Tusker, one of the company’s flagship brands, is for instance released from the Thika-road brewer at Sh121 per bottle.

It is then transported to various distributor outlets across the country who sell it to retailers at Sh127, so as to reach the consumers at the recommended price of Sh140 a bottle.

The transport charge is borne by EABL, with distributors completing the chain. Nairobi has six distributors while all major towns have at least one.

A spot check revealed that many retailers sell beer to consumers at high profit margins.
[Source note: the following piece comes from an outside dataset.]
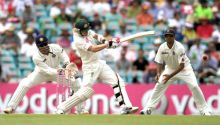 Michael Clarke, MS Dhoni (left) and Rahul Dravid (right)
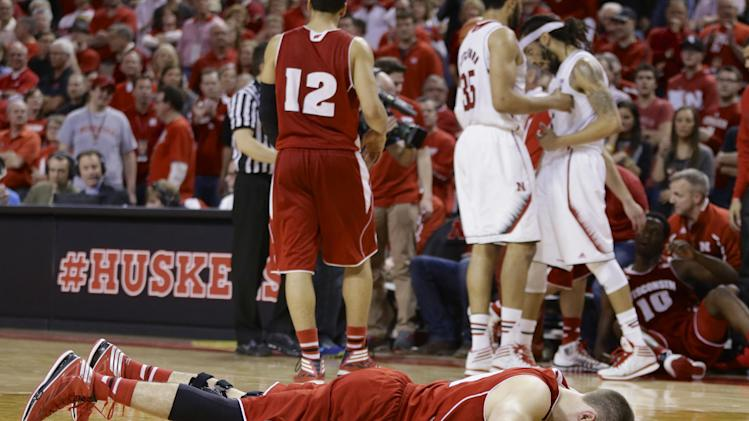 Wisconsin's Josh Gasser (21) lies on the court after a fall in the second half of an NCAA college basketball game in Lincoln, Neb., Sunday, March 9, 2014. Nebraska won 77-68. (AP Photo/Nati Harnik)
Some pubs in Nairobi’s CBD retail beer at Sh350, while the majority sell it at Sh250 per bottle. The brewer said its sales are affected by “poor retail discipline”.

Outgoing EABL Group MD Charles Ireland said inflation of profit margins has a negative effect on the entire value chain.

“It’s neither good for customers, nor for retailers as the sales decline. This results in less revenue for all, including the government,” he said.

The brewer posted Sh10.3 billion net earnings in 2015/2016, but cited stagnated sales even though there was a 16 per cent rise in Kenya.

The government received close to Sh35 billion from the firm in excise taxes alone, meaning increased sales would earn the taxman more.

Only a negligible percentage of beer retailers have electronic tax registers, costing the country millions of shillings in unpaid revenues.

Bar owners cited expensive utilities such as rent and power bills, as well as additional ambience like sound and video, as the reasons for overpricing beer.

Some bars in Nairobi sell more than 200 crates of beer on Sundays.

The over 35,000 bar owners in Kenya have regional associations where they fix retail prices, among other issues.

The Consumer Federation of Kenya and the Competition Authority of Kenya have both promised to look into the matter.